Ну а там Поликсена. Уязвила его сразу. Он сестре сказал шутливо: "Сия дева для мира большой соблазн." Тогда еще шутил, а потом еще один пристальный взгляд, другой - и пропал. "Ты, братец, мою келейницу не дразни, - вся в расслабленьи родственных чувств охотно подхватила Феофания. - Поликсенушка и смотреть-то на тебя робеет". Соврала Дашурка. У сей девы краса была умная, крепкая, не пугливая. Вышивала омофор, пальцы, как на иконе, глаз не поднимает, ресницами не вздрогнет. Это уж потом она на него свои серые очи подняла, после. Только сестра за порог на минутку, по спешным делам, он за эту минутку все сказать успел. Сбивался, конечно, но тут сбивчивость только на пользу, и жаркий румянец, и смущенный взгляд... Ему всегда легко удавалось баб уговаривать, поскольку рожей удачлив уродился, и язык без костей, уветливый да бойкий, - но тут своя же легкость поперек горла вставала, первый раз всерьез пустоты своей стыдился. Замолчал, когда шаги у дверей услышал, почти в полном отчаяньи. А когда сестра уже на пороге стояла, вдруг голос Поликсены: "Я понимаю". Голос, как свирель, когда она низко играет про неизреченную любовь: "пропадет ли твоя буйная головушка ни за сто рублей, ни за тысячу, ни за одну ли она за копеечку - за меня ли душу-красну девицу".

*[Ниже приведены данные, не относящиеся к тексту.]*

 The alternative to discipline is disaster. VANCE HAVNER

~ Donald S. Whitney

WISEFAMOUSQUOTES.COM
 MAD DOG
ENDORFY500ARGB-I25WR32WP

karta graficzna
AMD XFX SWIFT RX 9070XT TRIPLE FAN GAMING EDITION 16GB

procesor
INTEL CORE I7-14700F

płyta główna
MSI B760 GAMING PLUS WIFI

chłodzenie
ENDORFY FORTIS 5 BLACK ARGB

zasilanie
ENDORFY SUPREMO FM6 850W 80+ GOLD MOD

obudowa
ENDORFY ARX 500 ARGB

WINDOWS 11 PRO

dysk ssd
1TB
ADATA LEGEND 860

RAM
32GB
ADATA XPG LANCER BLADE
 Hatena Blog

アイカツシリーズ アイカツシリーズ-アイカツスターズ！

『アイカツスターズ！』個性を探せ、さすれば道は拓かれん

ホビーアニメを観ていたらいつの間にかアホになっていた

В три мимолетных встречи все и решилось. Игуменья благословенья на выход не дала: "Какой позор обители! Была б еще новоначальная, а то третий год живешь... Сладость блудная проходит, а плод-то горек. Узнаешь тогда, как крепость спасения и Христову любовь на земную персть менять".

После спешной воровской свадьбы они уехали в Елизарово и жили там одиноко и безвыездно. Алексей Данилыч с родней еще смолоду разругался, а у Поликсены и не было никого - сирота вымершего рода. Он каждую ночь просыпался от страха, что не найдет ее рядом - она дышала так тихо и легко, что он и проснувшись не слышал. Господи, Господи, а теперь уж и не дышит...

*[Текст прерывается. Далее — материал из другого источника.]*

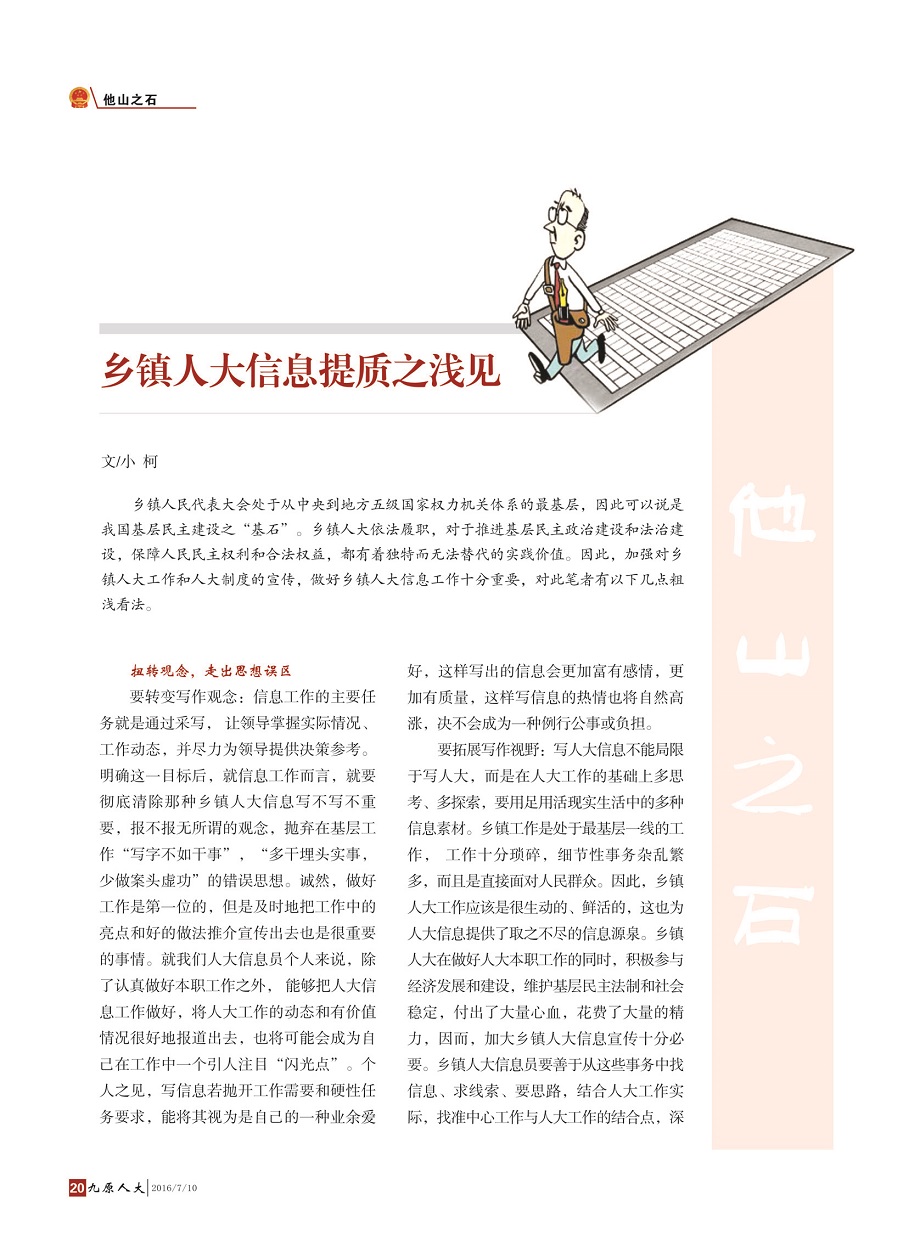 他山之石

乡镇人大信息提质之浅见

文/小 柯

乡镇人民代表大会处于从中央到地方五级国家权力机关体系的最基层，因此可以说是我国基层民主建设之“基石”。乡镇人大依法履职，对于推进基层民主政治建设和法治建设，保障人民民主权利和合法权益，都有着独特而无法替代的实践价值。因此，加强对乡镇人大工作和人大制度的宣传，做好乡镇人大信息工作十分重要，对此笔者有以下几点粗浅看法。

扭转观念，走出思想误区

要转变写作观念：信息工作的主要任务就是通过采写，让领导掌握实际情况、工作动态，并尽力为领导提供决策参考。明确这一目标后，就信息工作而言，就要彻底清除那种乡镇人大信息写不写不重要，报不报无所谓的观念，抛弃在基层工作“写字不如干事”，“多干埋头实事，少做案头虚功”的错误思想。诚然，做好工作是第一位的，但是及时地把工作中的亮点和好的做法推介宣传出去也是很重要的事情。就我们人大信息员个人来说，除了认真做好本职工作之外，能够把人大信息工作做好，将人大工作的动态和有价值情况很好地报道出去，也将可能会成为自己在工作中一个引人注目“闪光点”。个人之见，写信息若抛开工作需要和硬性任务要求，能将其视为是自己的一种业余爱好，这样写出的信息会更加富有感情，更加有质量，这样写信息的热情也将自然高涨，决不会成为一种例行公事或负担。

要拓展写作视野：写人大信息不能局限于写人大，而是在人大工作的基础上多思考、多探索，要用足用活现实生活中的多种信息素材。乡镇工作是处于最基层一线的工作，工作十分琐碎，细节性事务杂乱繁多，而且是直接面对人民群众。因此，乡镇人大工作应该是很生动的、鲜活的，这也为人大信息提供了取之不尽的信息源泉。乡镇人大在做好人大本职工作的同时，积极参与经济发展和建设，维护基层民主法制和社会稳定，付出了大量心血，花费了大量的精力，因而，加大乡镇人大信息宣传十分必要。乡镇人大信息员要善于从这些事务中找信息、求线索、要思路，结合人大工作实际，找准中心工作与人大工作的结合点，深

他山之石

20 九原人大 2016/7/10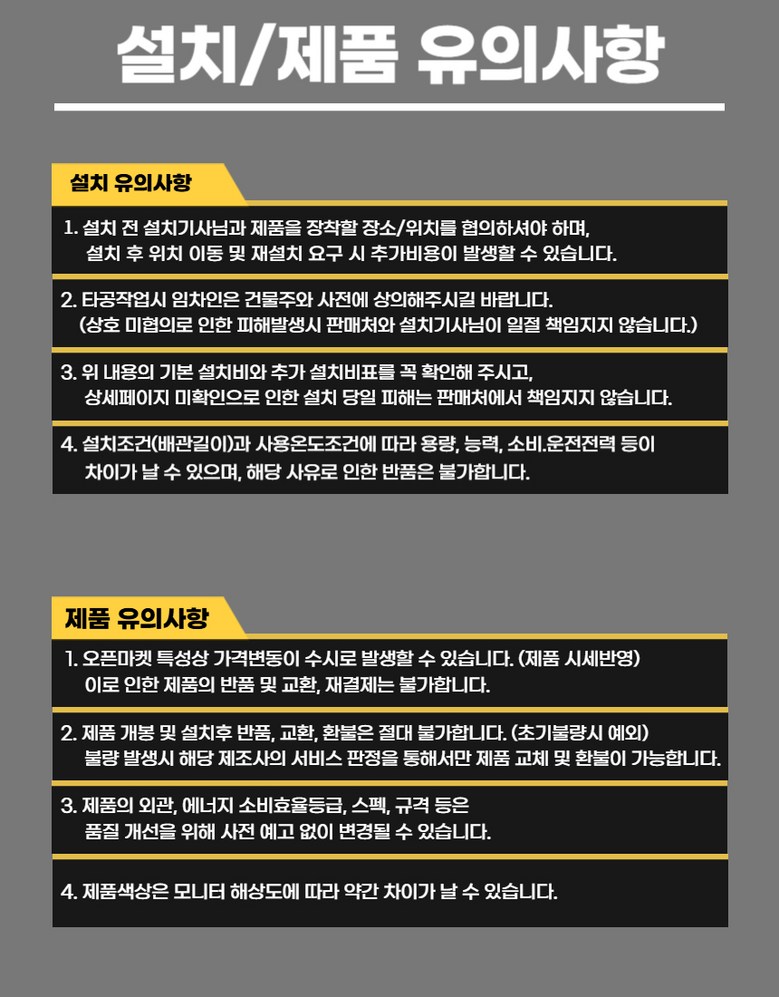 설치/제품 유의사항

설치 유의사항

1. 설치 전 설치기사님과 제품을 장착할 장소/위치를 협의하셔야 하며, 설치 후 위치 이동 및 재설치 요구 시 추가비용이 발생할 수 있습니다.

2. 타공작업시 임차인은 건물주와 사전에 상의해주시길 바랍니다. (상호 미협의로 인한 피해발생시 판매처와 설치기사님이 일절 책임지지 않습니다.)

3. 위 내용의 기본 설치비와 추가 설치비표를 꼭 확인해 주시고, 상세페이지 미확인으로 인한 설치 당일 피해는 판매처에서 책임지지 않습니다.

4. 설치조건(배관길이)과 사용온도조건에 따라 용량, 능력, 소비.운전전력 등이 차이가 날 수 있으며, 해당 사유로 인한 반품은 불가합니다.

제품 유의사항

1. 오픈마켓 특성상 가격변동이 수시로 발생할 수 있습니다. (제품 시세반영) 이로 인한 제품의 반품 및 교환, 재결제는 불가합니다.

2. 제품 개봉 및 설치후 반품, 교환, 환불은 절대 불가합니다. (초기불량시 예외) 불량 발생시 해당 제조사의 서비스 판정을 통해서만 제품 교체 및 환불이 가능합니다.

3. 제품의 외관, 에너지 소비효율등급, 스펙, 규격 등은 품질 개선을 위해 사전 예고 없이 변경될 수 있습니다.

4. 제품색상은 모니터 해상도에 따라 약간 차이가 날 수 있습니다.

Он присел пить на своем крыльце, пил из горла и разговаривал с Поликсениной душой, радостно, в полный голос. Слуги обегали его, стараясь не тревожить, скрывали смущенные улыбки. Мать, видно, в церкви была, а то высунулась бы из окна, не утерпела бы... Он говорил: "Ягодка моя, я знаю, ты меня обидеть не хотела. Радуйся же сейчас на небесах, свет мой, радуйся, потому что для тебя все кончилось к славе твоей: строгий затвор и безмолвие и келейка без окон - хорошая плата за три года честной любви в христианском браке... А чего мне грустить, если душенька моя весела? Что десять или двадцать лет для твоей беспечальной вечности? Говорят, я у Бога овечку украл. Нет, Господь Сам нищую мою жизнь увенчал Поликсеною, чтобы мог я благодарить Его до конца... Слава Тебе, Бог милостей и щедрот, проведи же меня поскорее путями земными, ибо надежда моя - за гробовой доской"...

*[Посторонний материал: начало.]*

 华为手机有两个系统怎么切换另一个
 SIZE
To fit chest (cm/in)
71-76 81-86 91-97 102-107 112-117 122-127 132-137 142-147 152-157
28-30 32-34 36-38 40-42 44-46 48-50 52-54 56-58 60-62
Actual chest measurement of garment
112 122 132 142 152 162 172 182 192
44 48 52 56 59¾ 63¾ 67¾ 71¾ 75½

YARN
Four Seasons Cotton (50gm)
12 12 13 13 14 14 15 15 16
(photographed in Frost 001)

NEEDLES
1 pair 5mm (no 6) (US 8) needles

- Все болтаешь, болтун... - Арина Васильевна с обедни вернулась, слуги донесли, что сын приехал, и сама голос его услышала. Он поднял хмельную голову и безмятежно улыбнулся ей навстречу.

- Матушка, утро-то какое, утро! - он бессмысленно смотрел на серое небо над забором.

- Туман и слякоть, - пророкотала она, с удовольствием готовясь слушать его складную болтовню.

- Туман и слякоть - это слезы Божьи, это ангелы плачут святыми и чистыми слезами...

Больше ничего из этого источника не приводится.